== WHAT THE TASK REQUIRES ==
Reproduce each of the rows below word for word, leaving nothing out.

== Collected data ==
#####

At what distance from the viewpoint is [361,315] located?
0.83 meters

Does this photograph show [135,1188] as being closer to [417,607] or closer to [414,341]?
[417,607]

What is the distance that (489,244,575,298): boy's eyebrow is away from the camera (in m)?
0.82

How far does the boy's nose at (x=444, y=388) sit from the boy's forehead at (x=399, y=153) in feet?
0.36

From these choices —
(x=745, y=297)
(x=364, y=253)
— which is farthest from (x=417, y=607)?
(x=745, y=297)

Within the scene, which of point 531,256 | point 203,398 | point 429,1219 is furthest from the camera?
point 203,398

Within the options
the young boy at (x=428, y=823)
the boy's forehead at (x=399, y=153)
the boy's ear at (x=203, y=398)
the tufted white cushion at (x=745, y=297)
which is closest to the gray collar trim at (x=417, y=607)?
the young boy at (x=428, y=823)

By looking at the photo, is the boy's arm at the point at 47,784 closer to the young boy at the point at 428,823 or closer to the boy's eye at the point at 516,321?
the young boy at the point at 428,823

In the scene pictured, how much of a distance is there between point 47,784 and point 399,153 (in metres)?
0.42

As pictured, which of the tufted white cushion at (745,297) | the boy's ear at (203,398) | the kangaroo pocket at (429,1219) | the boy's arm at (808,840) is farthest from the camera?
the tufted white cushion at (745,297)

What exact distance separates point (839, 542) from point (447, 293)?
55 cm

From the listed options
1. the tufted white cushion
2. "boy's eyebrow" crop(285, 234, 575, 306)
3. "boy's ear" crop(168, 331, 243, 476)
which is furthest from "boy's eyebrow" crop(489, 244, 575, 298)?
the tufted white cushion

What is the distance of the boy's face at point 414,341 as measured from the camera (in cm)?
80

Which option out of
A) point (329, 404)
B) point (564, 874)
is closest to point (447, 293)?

#####

== FINISHED EXERCISE ==
At what distance from the viewpoint is [361,315] located?
0.83 meters

Does this photograph show [135,1188] as being closer to [417,607] or closer to [414,341]?
[417,607]

What is the distance that (489,244,575,298): boy's eyebrow is away from the camera (in m)?
0.82

How far does the boy's nose at (x=444, y=388) sit from the boy's forehead at (x=399, y=153) in feet?
0.36

From these choices —
(x=745, y=297)
(x=364, y=253)
— which is farthest from (x=417, y=607)?
(x=745, y=297)

Within the scene, which of point 531,256 | point 203,398 | point 429,1219 is furthest from the camera?
point 203,398

Within the options
the young boy at (x=428, y=823)
the boy's forehead at (x=399, y=153)
the boy's ear at (x=203, y=398)
the tufted white cushion at (x=745, y=297)
which is closest to the gray collar trim at (x=417, y=607)?
the young boy at (x=428, y=823)

By looking at the photo, is the boy's arm at the point at 47,784 closer to the young boy at the point at 428,823 or closer to the boy's eye at the point at 516,321?
the young boy at the point at 428,823

In the scene pictured, how much of a distance is there between point 47,784 and point 399,153 (in metres)?
0.42

As pictured, which of the tufted white cushion at (745,297) | the boy's ear at (203,398) | the kangaroo pocket at (429,1219) | the boy's arm at (808,840) is farthest from the camera?
the tufted white cushion at (745,297)

What exact distance separates point (839, 542) from point (447, 293)?
55 cm

From the listed options
1. the tufted white cushion
2. "boy's eyebrow" crop(285, 234, 575, 306)
3. "boy's ear" crop(168, 331, 243, 476)
which is furthest from "boy's eyebrow" crop(489, 244, 575, 298)?
the tufted white cushion

What is the distance of the boy's face at point 414,341 as measured from the camera (in cm)?
80

Which option out of
A) point (329, 404)
B) point (564, 874)
is closest to point (447, 293)?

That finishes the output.